I guess I have always dreamed of retirement since I started working in my teens. Now that it is facing me, I am not sure what my dream is. I love what I do. I love being pastor-priest. I love my congregation. I can’t see stopping that. I need to move. My landlord is being a jerk. I think he wants to sell the house. Prayers, please.

Monday, January 4, 2010

Lutheran-Episcopal 'Together in Ministry'





I continue to marvel at the intricacies of working in the Lutheran church while being an Episcopalian. Yesterday I led a service at a parish that is bringing together a Lutheran congregation and an Episcopal parish. They began their journey because of financial necessity. But that isn’t what can keep them together. They will have to make something new that is a compromise of their two equally strong traditions to make the ‘Together in Ministry’ work.
How we worship is central to both traditions so even small changes in the liturgy can be problematic. But compromises can be made when both sides understand that both are sacrificing for the betterment of the congregation. Those sacrifices need to be fairly equal, though. However, one group cannot be the bearer of all the sacrifice in the matter of liturgy and still maintain their sense of rootedness in their own tradition. It will take quite a bit of creativity on the part of that group to develop ways of celebrating Christ among them and spread the good news that is in them. So here are some things that I observe that are different that may need to be addressed:
• Bishops’ offices are not the place to work out difficulties. This is not casting aspersions against our judicatories, but the bishops’ job is to maintain the denomination. Those of us who are working across denominational lines need to tell our judicatories what it is like in ecumenical settings and help our bishops understand the exigencies of this new reality.
• Ethnicity IS an issue. The majority of Episcopalians is ethnically English or has been heavily influenced by English culture. Because American culture is heavily influenced by English culture, most Episcopalians do not even realize that ethnicity or culture is an issue in religion until we confront the Lutherans who constantly have to address the German-Scandinavian divides that are among them.
• Catholicism and Protestantism is STILL an issue. Many Episcopalian see their faith as heavily catholic with a small ‘c’. Lutherans can be almost phobic about catholic theology. They do not trust catholicism because they identify it with Romanism against which they are still leading the protest. It is deeply rooted in their protestant tradition. But the catholicism that Lutherans retain in the Deutche Messe is deeply treasured. They just don’t identify it with being catholic. Episcopalians on the other hand don’t hold with papism but they often ape romanistic ways in the liturgy. Episcopalians need to be aware of the reasons for their actions in the liturgy and Lutherans need to find ways of claiming their own rootedness in a catholic faith.

◆ **Objective 1**
Lay out the part of the records that opens with the line containing "R/h R/h E3/h" and closes with the line containing "A: EES major" as a JSON list of strings, one string per line, leaving out blank lines.

◆ **Records shown**

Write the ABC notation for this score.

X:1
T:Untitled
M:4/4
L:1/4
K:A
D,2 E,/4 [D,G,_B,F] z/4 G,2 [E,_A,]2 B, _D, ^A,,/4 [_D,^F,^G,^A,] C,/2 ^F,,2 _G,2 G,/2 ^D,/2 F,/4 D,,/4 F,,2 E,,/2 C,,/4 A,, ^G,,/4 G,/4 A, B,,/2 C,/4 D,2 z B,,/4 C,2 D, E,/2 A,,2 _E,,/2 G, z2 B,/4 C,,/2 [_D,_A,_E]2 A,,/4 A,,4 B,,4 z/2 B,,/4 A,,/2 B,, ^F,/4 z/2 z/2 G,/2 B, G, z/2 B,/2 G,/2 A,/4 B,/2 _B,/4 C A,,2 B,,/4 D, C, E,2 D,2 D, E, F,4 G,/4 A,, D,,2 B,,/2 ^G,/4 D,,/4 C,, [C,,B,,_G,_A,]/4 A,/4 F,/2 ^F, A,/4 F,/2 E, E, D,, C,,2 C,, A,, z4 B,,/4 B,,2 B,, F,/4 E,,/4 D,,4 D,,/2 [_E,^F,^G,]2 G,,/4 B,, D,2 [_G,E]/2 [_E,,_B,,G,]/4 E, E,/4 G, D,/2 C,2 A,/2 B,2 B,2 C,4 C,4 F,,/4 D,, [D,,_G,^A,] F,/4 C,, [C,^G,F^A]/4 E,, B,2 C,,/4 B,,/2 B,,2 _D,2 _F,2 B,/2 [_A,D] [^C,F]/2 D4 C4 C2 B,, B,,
==
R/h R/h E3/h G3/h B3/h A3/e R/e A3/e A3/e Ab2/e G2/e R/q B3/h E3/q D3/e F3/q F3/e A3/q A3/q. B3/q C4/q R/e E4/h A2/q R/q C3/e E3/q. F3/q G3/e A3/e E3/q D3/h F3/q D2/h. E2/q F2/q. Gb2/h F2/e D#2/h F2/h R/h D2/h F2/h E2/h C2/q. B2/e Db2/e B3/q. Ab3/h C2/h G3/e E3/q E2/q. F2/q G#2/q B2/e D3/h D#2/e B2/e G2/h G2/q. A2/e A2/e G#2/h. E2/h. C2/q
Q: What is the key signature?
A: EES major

◆ **Objective 2**
Carry on the post about Lutheran-Episcopal shared ministry from its last sentence.

◆ **Final answer 1**
[
  "R/h R/h E3/h G3/h B3/h A3/e R/e A3/e A3/e Ab2/e G2/e R/q B3/h E3/q D3/e F3/q F3/e A3/q A3/q. B3/q C4/q R/e E4/h A2/q R/q C3/e E3/q. F3/q G3/e A3/e E3/q D3/h F3/q D2/h. E2/q F2/q. Gb2/h F2/e D#2/h F2/h R/h D2/h F2/h E2/h C2/q. B2/e Db2/e B3/q. Ab3/h C2/h G3/e E3/q E2/q. F2/q G#2/q B2/e D3/h D#2/e B2/e G2/h G2/q. A2/e A2/e G#2/h. E2/h. C2/q",
  "Q: What is the key signature?",
  "A: EES major"
]

◆ **Final answer 2**
• There are some stereotypes of Lutheran and Episcopalians that need to be addressed: Episcopalians are often seen as the landed gentry, or the upper class in America. That was once true in American history, but is no longer the case. Since WWII for the most part, Episcopal churches serve in all kinds of ethic and economic worlds. But sometimes we Episcopalians still give off airs of being upper class. We have to address that. The really wealthy tend not to be in any church these days—more’s the pity. Most Episcopalians are just ordinary folks—usually a bit better educated than the average Christian according to the various surveys. Lutherans give off the air of being stodgy, dour hard-headed Germans or Scandinavians. And some of them are. But most of them are as far from the European experience as most Americans are. Our values are usually the same.
• The majority of Lutherans have been Lutheran since birth so family customs dwell deeply in their experience of faith. Eighty percent of Episcopalians, on the other hand, have been some other denomination before landing in the Episcopal Church. Change tends to be more difficult for Lutherans than Episcopalians, but that stereotype doesn’t necessarily hold. I have known Episcopalians who have had just a rough time with the changes of recent years. It is the reason that we have the schism presently.
• I have said before that humor is different among the two denominations. My snarky, sarcastic, sardonic, wordsmithed play with the English language is not appreciated among my Lutheran friends. It is not seen as seemly. This may come from having been an immigrant community for so long, but it pays those who are trying to bring two different ways of understanding together to be aware of it.
• In comparison to the Lutherans, Episcopalians do not understand church organization. The Lutherans do know how to organize and manage things! And don’t try to get in the way. At the diocesan or clergy level, Episcopalians think of the canons. We think of how things fit into the legal realm of things. Lutherans are more likely to try to manage things at the congregational level and the management goes up from there.
• The understanding of the role of the bishop is very distinct. Episcopalians tend to elect their bishops and then treat them like the far-away home office. They provide great pomp and circumstance when they visit, but mostly they ignore them. Lutheran bishops are elected for a length of time. They visit only if invited or if the congregation is without a pastor. Pastors do not have an obedience factor in their relationship with their bishop as a priest does.
• The role of pastor and the role of priest are a bit different too. When I went to seminary I understood the role of priest to be one priest who was prophet and who was teacher. Very little of the idea of “locum Cristi” was part of the theology that I was taught. There was some nod toward the role of pastor in the pastoral counseling skills we were taught. Today in the Episcopal Church I find more of my younger colleagues to have been taught more of that “locum Christi”—standing in the place of Christ—theology. That is too Romish for me but it works for them. Among Lutherans, the role of the clergy is to be PASTOR in large print. And I have seen that theology of ministry from the top (from the Presiding Bishop) down. There is less of a need for a herald, although the evangelical element is constantly emphasized. The leader of the church is to be one who shepherds, cares and brings peace into the community. I can see the benefits of both. I feel that I have become a better pastor through the influence of Lutheran friends. I hope through my emphasis on teaching and proclaiming, I have been able to stir folks to encounter Christ more readily.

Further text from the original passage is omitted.